Task description ->
Without leaving out a single line, restate the entries below exactly.

==== Data records ====

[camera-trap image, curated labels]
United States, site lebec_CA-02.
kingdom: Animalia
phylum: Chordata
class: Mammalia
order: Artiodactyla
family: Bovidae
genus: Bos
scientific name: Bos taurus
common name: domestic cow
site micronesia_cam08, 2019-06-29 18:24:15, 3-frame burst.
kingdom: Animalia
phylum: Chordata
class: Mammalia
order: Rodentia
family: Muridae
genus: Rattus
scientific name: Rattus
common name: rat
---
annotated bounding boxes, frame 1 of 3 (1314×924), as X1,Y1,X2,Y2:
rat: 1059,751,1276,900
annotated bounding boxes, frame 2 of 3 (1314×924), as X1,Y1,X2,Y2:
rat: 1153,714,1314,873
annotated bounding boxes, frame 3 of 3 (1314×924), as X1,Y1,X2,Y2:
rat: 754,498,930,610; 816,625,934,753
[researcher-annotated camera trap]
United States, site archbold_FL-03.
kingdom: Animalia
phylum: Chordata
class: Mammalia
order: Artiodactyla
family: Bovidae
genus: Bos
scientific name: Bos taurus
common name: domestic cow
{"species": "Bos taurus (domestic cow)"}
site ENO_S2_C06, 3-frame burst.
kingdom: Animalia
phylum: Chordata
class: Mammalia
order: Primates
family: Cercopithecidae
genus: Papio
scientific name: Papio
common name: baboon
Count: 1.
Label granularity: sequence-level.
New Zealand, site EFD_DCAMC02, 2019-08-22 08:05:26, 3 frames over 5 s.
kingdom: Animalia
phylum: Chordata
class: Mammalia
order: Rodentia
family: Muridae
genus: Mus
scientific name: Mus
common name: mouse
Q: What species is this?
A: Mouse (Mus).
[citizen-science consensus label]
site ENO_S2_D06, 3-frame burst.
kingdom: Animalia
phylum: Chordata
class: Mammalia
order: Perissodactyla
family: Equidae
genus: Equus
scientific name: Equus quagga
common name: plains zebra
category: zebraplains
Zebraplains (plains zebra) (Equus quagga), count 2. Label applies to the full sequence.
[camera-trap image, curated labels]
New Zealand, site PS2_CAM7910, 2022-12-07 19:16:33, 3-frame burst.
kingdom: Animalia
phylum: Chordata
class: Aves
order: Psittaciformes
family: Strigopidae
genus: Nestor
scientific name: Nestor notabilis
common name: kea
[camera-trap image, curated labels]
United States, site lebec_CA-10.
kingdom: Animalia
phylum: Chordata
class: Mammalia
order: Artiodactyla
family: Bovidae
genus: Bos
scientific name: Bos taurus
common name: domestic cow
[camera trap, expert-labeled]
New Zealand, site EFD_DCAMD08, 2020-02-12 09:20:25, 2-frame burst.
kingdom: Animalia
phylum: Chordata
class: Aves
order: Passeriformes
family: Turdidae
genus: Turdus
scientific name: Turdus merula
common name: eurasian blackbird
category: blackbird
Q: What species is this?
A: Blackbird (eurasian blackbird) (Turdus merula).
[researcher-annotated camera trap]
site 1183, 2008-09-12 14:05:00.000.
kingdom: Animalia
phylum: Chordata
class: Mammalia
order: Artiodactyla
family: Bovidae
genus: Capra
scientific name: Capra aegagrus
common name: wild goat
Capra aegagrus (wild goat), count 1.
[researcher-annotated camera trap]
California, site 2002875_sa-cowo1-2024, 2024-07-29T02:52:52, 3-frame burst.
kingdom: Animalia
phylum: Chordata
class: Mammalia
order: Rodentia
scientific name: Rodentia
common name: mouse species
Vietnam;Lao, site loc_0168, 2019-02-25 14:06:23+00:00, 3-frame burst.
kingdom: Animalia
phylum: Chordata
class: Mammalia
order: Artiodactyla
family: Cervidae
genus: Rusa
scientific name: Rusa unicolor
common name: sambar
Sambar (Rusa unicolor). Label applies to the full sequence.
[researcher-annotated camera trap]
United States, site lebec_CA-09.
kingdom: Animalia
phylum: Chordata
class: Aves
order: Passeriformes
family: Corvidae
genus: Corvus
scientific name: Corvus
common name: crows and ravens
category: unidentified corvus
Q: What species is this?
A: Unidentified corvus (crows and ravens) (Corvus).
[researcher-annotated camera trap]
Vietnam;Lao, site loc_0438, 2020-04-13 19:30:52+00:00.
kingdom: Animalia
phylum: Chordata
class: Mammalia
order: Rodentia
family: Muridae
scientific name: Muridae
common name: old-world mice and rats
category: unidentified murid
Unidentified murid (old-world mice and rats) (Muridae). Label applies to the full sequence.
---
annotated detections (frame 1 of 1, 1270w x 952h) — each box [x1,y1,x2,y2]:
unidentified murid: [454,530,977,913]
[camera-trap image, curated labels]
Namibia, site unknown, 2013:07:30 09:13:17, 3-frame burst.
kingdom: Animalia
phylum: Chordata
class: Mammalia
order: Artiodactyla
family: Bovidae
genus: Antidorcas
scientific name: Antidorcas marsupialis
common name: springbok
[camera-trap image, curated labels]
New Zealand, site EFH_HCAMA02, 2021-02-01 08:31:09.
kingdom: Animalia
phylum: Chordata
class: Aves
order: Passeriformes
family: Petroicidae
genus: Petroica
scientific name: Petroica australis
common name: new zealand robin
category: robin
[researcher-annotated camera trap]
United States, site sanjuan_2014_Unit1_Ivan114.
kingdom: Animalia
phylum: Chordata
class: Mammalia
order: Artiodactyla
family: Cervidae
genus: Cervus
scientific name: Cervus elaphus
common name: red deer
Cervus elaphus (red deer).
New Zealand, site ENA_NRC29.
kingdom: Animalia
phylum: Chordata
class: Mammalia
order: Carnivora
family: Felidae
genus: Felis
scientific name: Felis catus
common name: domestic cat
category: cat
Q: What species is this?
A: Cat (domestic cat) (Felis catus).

====

Expected output ->
[camera-trap image, curated labels]
United States, site lebec_CA-02.
kingdom: Animalia
phylum: Chordata
class: Mammalia
order: Artiodactyla
family: Bovidae
genus: Bos
scientific name: Bos taurus
common name: domestic cow
site micronesia_cam08, 2019-06-29 18:24:15, 3-frame burst.
kingdom: Animalia
phylum: Chordata
class: Mammalia
order: Rodentia
family: Muridae
genus: Rattus
scientific name: Rattus
common name: rat
---
annotated bounding boxes, frame 1 of 3 (1314×924), as X1,Y1,X2,Y2:
rat: 1059,751,1276,900
annotated bounding boxes, frame 2 of 3 (1314×924), as X1,Y1,X2,Y2:
rat: 1153,714,1314,873
annotated bounding boxes, frame 3 of 3 (1314×924), as X1,Y1,X2,Y2:
rat: 754,498,930,610; 816,625,934,753
[researcher-annotated camera trap]
United States, site archbold_FL-03.
kingdom: Animalia
phylum: Chordata
class: Mammalia
order: Artiodactyla
family: Bovidae
genus: Bos
scientific name: Bos taurus
common name: domestic cow
{"species": "Bos taurus (domestic cow)"}
site ENO_S2_C06, 3-frame burst.
kingdom: Animalia
phylum: Chordata
class: Mammalia
order: Primates
family: Cercopithecidae
genus: Papio
scientific name: Papio
common name: baboon
Count: 1.
Label granularity: sequence-level.
New Zealand, site EFD_DCAMC02, 2019-08-22 08:05:26, 3 frames over 5 s.
kingdom: Animalia
phylum: Chordata
class: Mammalia
order: Rodentia
family: Muridae
genus: Mus
scientific name: Mus
common name: mouse
Q: What species is this?
A: Mouse (Mus).
[citizen-science consensus label]
site ENO_S2_D06, 3-frame burst.
kingdom: Animalia
phylum: Chordata
class: Mammalia
order: Perissodactyla
family: Equidae
genus: Equus
scientific name: Equus quagga
common name: plains zebra
category: zebraplains
Zebraplains (plains zebra) (Equus quagga), count 2. Label applies to the full sequence.
[camera-trap image, curated labels]
New Zealand, site PS2_CAM7910, 2022-12-07 19:16:33, 3-frame burst.
kingdom: Animalia
phylum: Chordata
class: Aves
order: Psittaciformes
family: Strigopidae
genus: Nestor
scientific name: Nestor notabilis
common name: kea
[camera-trap image, curated labels]
United States, site lebec_CA-10.
kingdom: Animalia
phylum: Chordata
class: Mammalia
order: Artiodactyla
family: Bovidae
genus: Bos
scientific name: Bos taurus
common name: domestic cow
[camera trap, expert-labeled]
New Zealand, site EFD_DCAMD08, 2020-02-12 09:20:25, 2-frame burst.
kingdom: Animalia
phylum: Chordata
class: Aves
order: Passeriformes
family: Turdidae
genus: Turdus
scientific name: Turdus merula
common name: eurasian blackbird
category: blackbird
Q: What species is this?
A: Blackbird (eurasian blackbird) (Turdus merula).
[researcher-annotated camera trap]
site 1183, 2008-09-12 14:05:00.000.
kingdom: Animalia
phylum: Chordata
class: Mammalia
order: Artiodactyla
family: Bovidae
genus: Capra
scientific name: Capra aegagrus
common name: wild goat
Capra aegagrus (wild goat), count 1.
[researcher-annotated camera trap]
California, site 2002875_sa-cowo1-2024, 2024-07-29T02:52:52, 3-frame burst.
kingdom: Animalia
phylum: Chordata
class: Mammalia
order: Rodentia
scientific name: Rodentia
common name: mouse species
Vietnam;Lao, site loc_0168, 2019-02-25 14:06:23+00:00, 3-frame burst.
kingdom: Animalia
phylum: Chordata
class: Mammalia
order: Artiodactyla
family: Cervidae
genus: Rusa
scientific name: Rusa unicolor
common name: sambar
Sambar (Rusa unicolor). Label applies to the full sequence.
[researcher-annotated camera trap]
United States, site lebec_CA-09.
kingdom: Animalia
phylum: Chordata
class: Aves
order: Passeriformes
family: Corvidae
genus: Corvus
scientific name: Corvus
common name: crows and ravens
category: unidentified corvus
Q: What species is this?
A: Unidentified corvus (crows and ravens) (Corvus).
[researcher-annotated camera trap]
Vietnam;Lao, site loc_0438, 2020-04-13 19:30:52+00:00.
kingdom: Animalia
phylum: Chordata
class: Mammalia
order: Rodentia
family: Muridae
scientific name: Muridae
common name: old-world mice and rats
category: unidentified murid
Unidentified murid (old-world mice and rats) (Muridae). Label applies to the full sequence.
---
annotated detections (frame 1 of 1, 1270w x 952h) — each box [x1,y1,x2,y2]:
unidentified murid: [454,530,977,913]
[camera-trap image, curated labels]
Namibia, site unknown, 2013:07:30 09:13:17, 3-frame burst.
kingdom: Animalia
phylum: Chordata
class: Mammalia
order: Artiodactyla
family: Bovidae
genus: Antidorcas
scientific name: Antidorcas marsupialis
common name: springbok
[camera-trap image, curated labels]
New Zealand, site EFH_HCAMA02, 2021-02-01 08:31:09.
kingdom: Animalia
phylum: Chordata
class: Aves
order: Passeriformes
family: Petroicidae
genus: Petroica
scientific name: Petroica australis
common name: new zealand robin
category: robin
[researcher-annotated camera trap]
United States, site sanjuan_2014_Unit1_Ivan114.
kingdom: Animalia
phylum: Chordata
class: Mammalia
order: Artiodactyla
family: Cervidae
genus: Cervus
scientific name: Cervus elaphus
common name: red deer
Cervus elaphus (red deer).
New Zealand, site ENA_NRC29.
kingdom: Animalia
phylum: Chordata
class: Mammalia
order: Carnivora
family: Felidae
genus: Felis
scientific name: Felis catus
common name: domestic cat
category: cat
Q: What species is this?
A: Cat (domestic cat) (Felis catus).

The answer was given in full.